## EXERCISE
List every company named in the investment trends article below.

## SOURCE TEXT
BEGIN

The whipping post

Key Investment Trends for 2024 Key Investment Trends for 2024

In 2024, inflation, interest rates, and the presidential election will likely be on top of ETF investors’ minds. Here are four other lesser-known trends and insights — both positive and negative — to consider in 2024.

Pricing Power and Sustainable Revenue Growth

Predicting demand trends and their impact on sector and industry revenue growth is relatively straightforward. However, the real challenge lies in balancing realistic and sustainable revenue growth with analyst and investor expectations. Analysts are fond of high growth rates, which drive stocks to higher multiples and prices.

Companies such as Netflix and Tesla, having already captured significant market shares, face a plateau in growth rates. To sustain robust revenue growth, these companies raise prices, demonstrating their pricing power—raising prices while maintaining or growing demand. This ability to increase prices in the face of moderate demand is vital, particularly in today’s higher inflationary environment. Companies like Coca-Cola, Costco, Nike, and LVMH Moet Hennessy exhibit such pricing power, underpinning higher growth and stronger quality characteristics.

END

## DATA FOR ANALYSIS

BEGIN

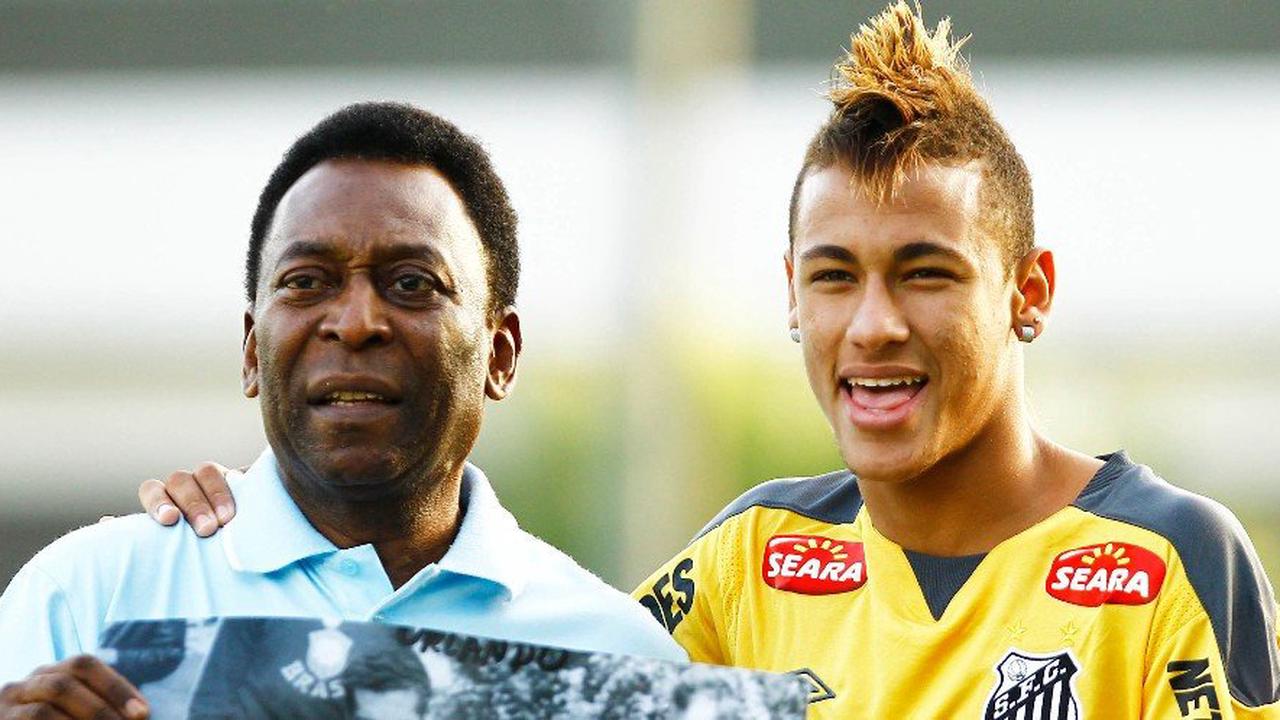 Brésil : Neymar tutoie le record de Pelé mais…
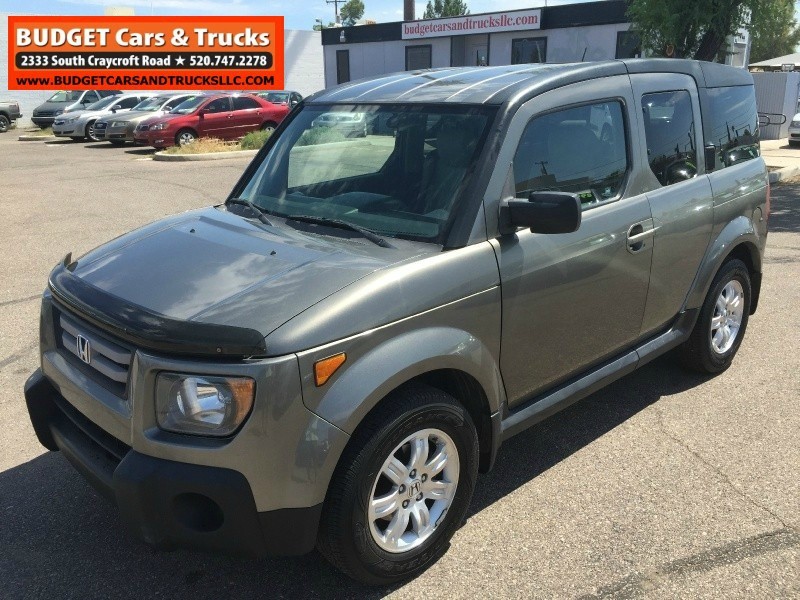 2007 Honda Element 4WD 4dr AT EX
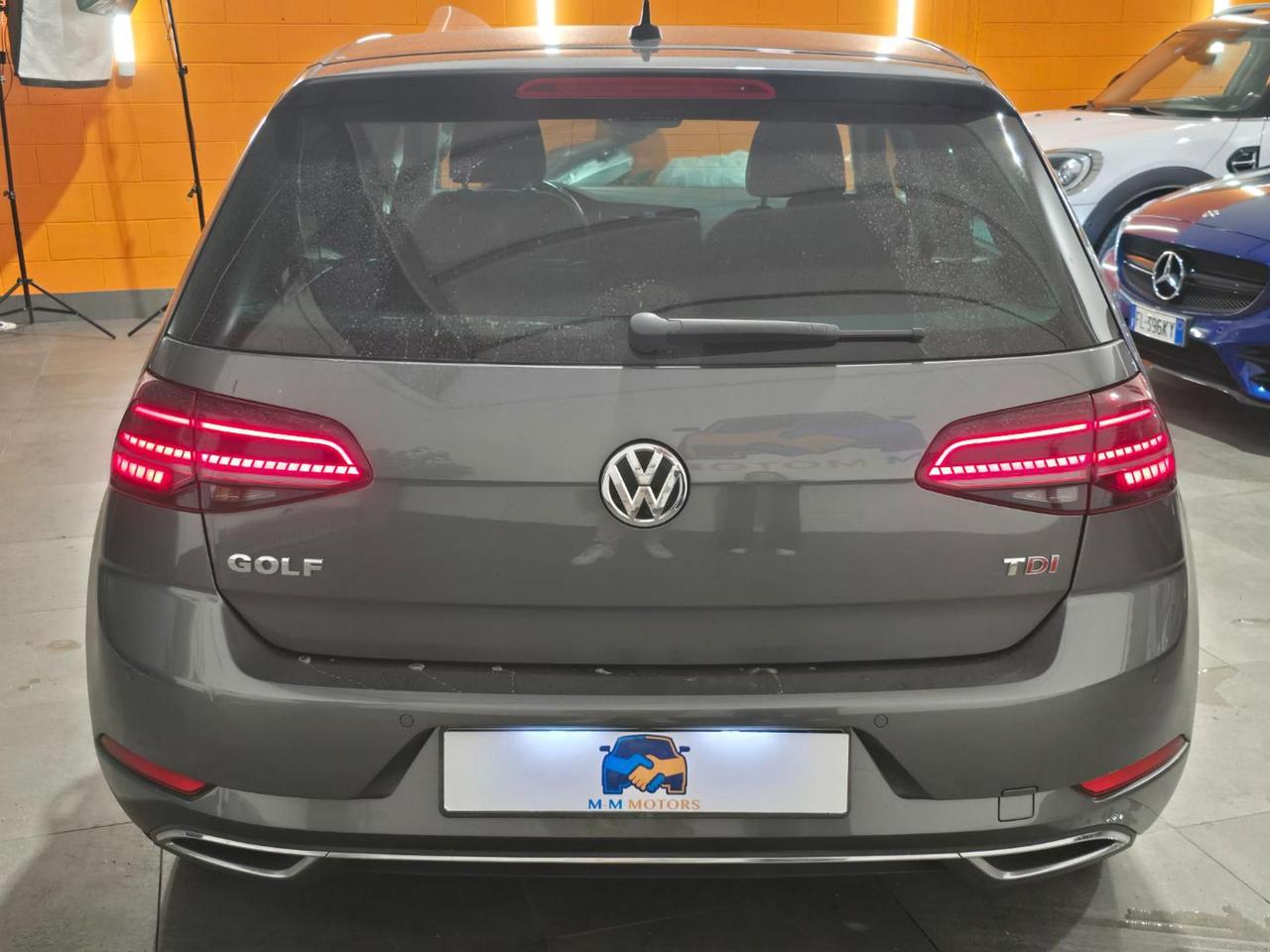 VOLKSWAGEN Golf 1.6 TDI 115 CV 5p. Highline BlueMotion Technology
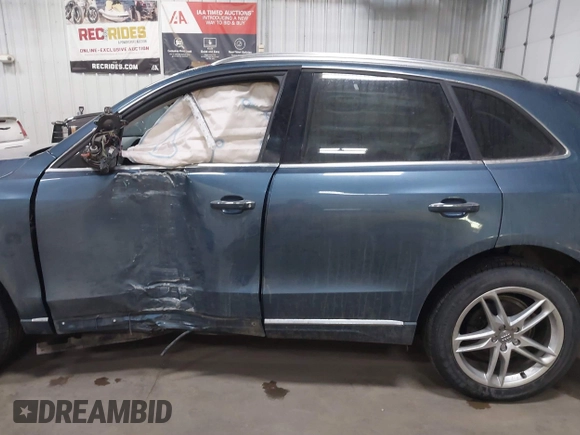 2016 Audi Q5 Premium Plus with VIN WA1L2AFP7GA136934, listed as a IAAI auction lot 41833639 with 87,278 mi miles and . Bid and sale history available at DreamBid. Image 15.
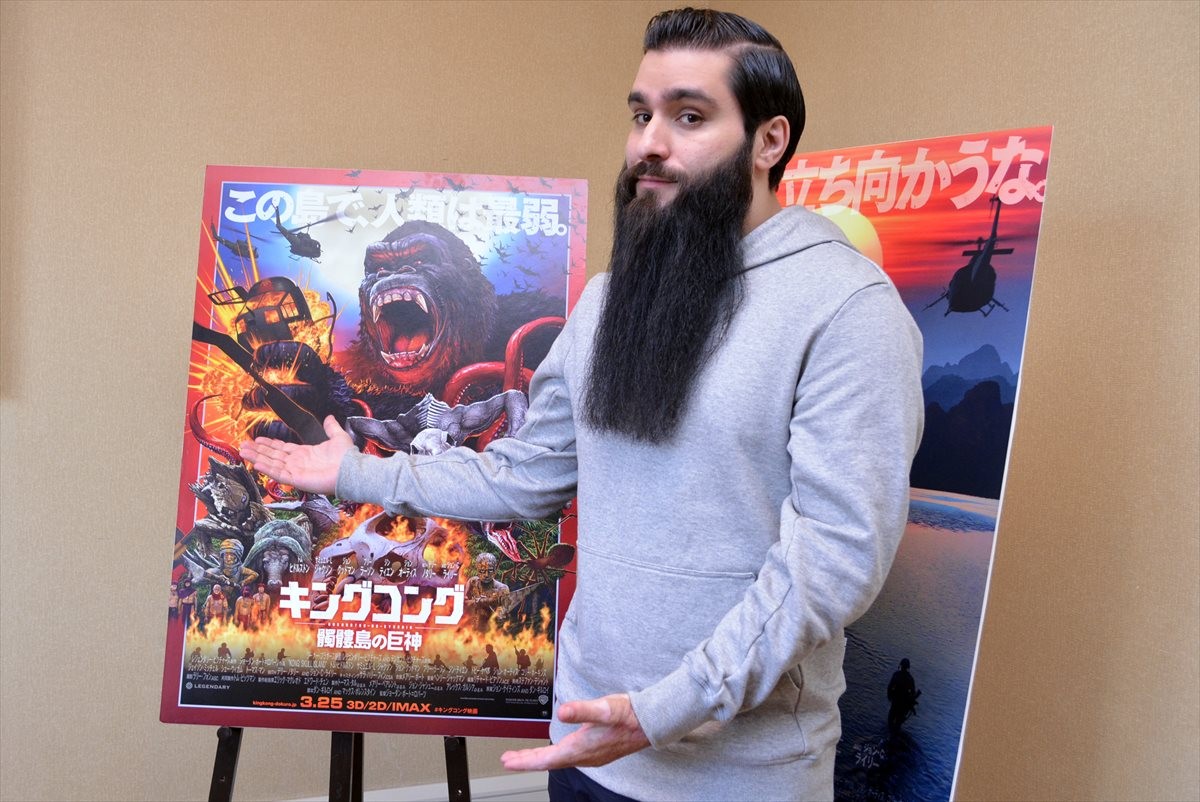 『キングコング:髑髏島の巨神』ジョーダン・ヴォート=ロバーツ監督インタビュー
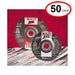 Sait 22047  - 6"x .045 x 7/8" Type 27 Metal Cutoff Wheel -  (50Pack)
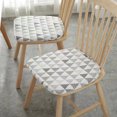 thumbnail image 2 of CSChome Chair Cushion With Plush Trim Non Slip Breathable Dining Cushion Super Soft Hip Protective Chair Mat, 2 of 7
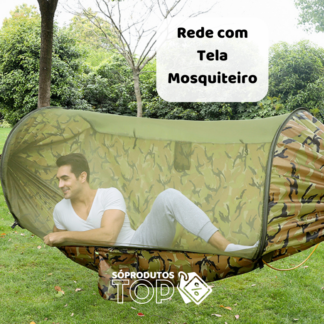 Rede com Tela Mosquiteiro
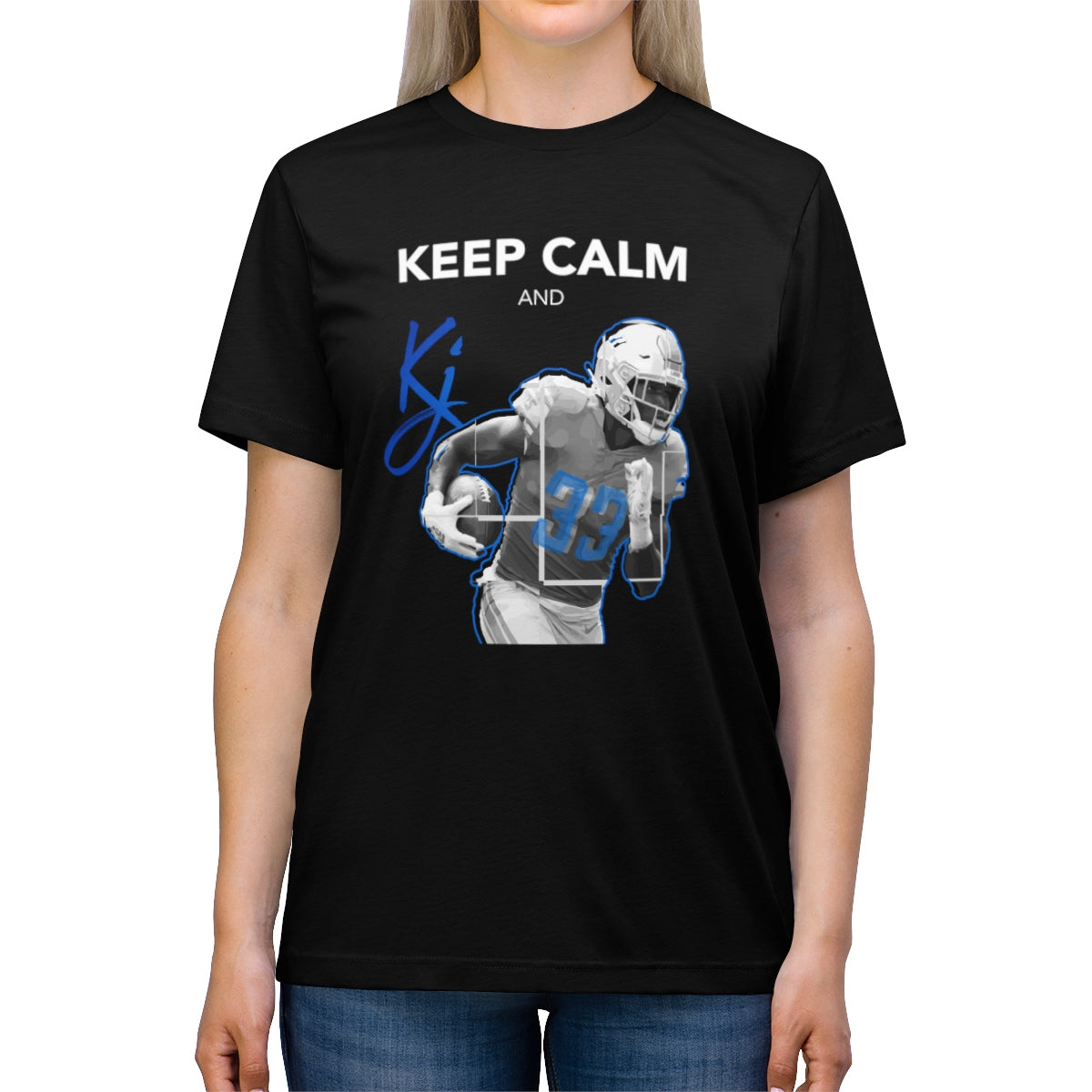 Kerryon Johnson "Keep Calm Kerryon"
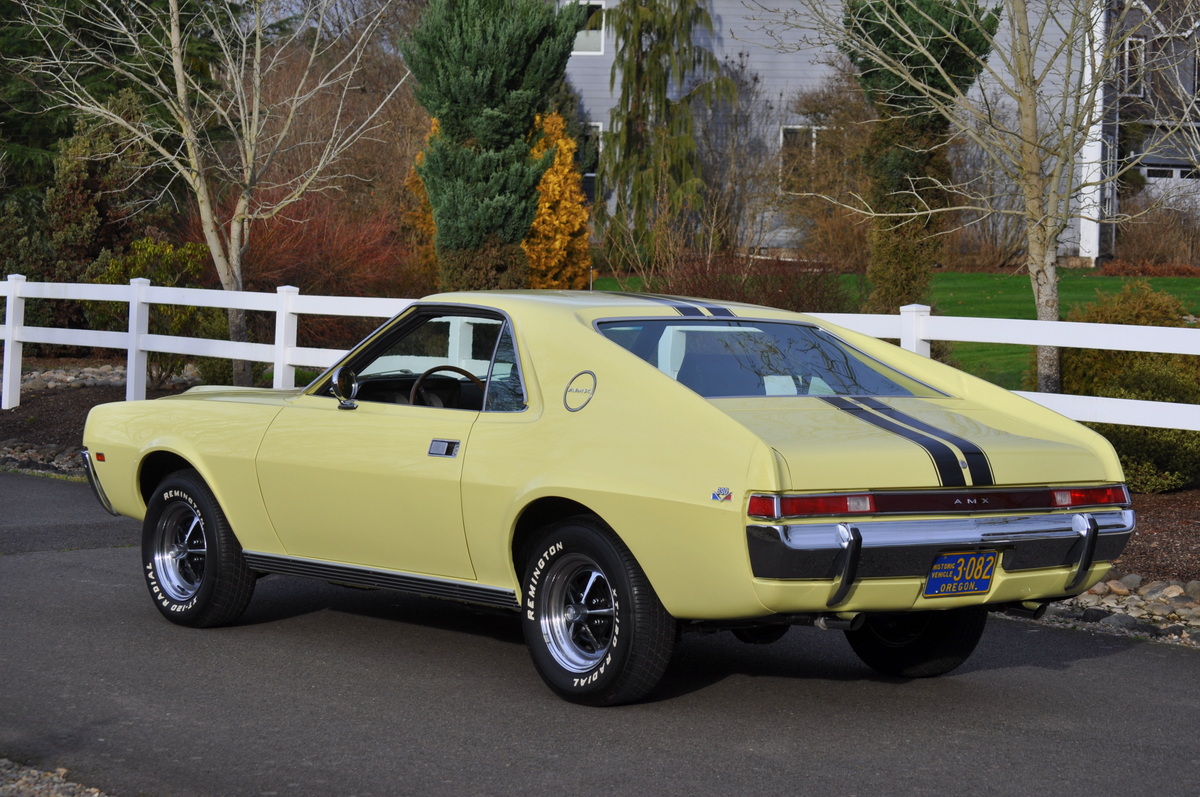 No Reserve 1968 AMC AMX 4Speed for sale on BaT Auctions sold for
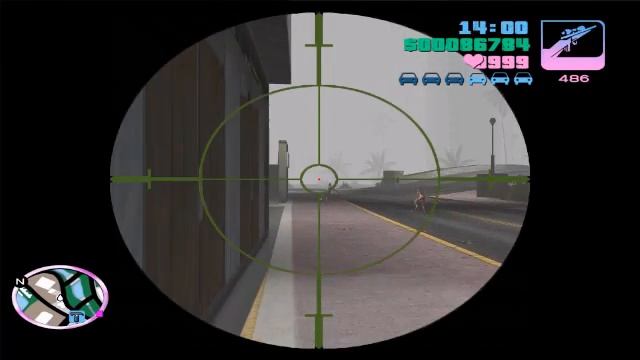Хищник - охота - Vice City - Real Mod 2014 - 04.01.2026 (3)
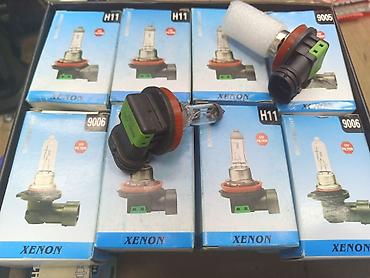 lent isiqlar: Avtomobil üçün halogen fənər lampaları - Tip: H11, 9005 və 9006 - — 1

END

## SOLUTION FOR THIS EXERCISE
Netflix, Tesla, Coca-Cola, Costco, Nike, LVMH Moet Hennessy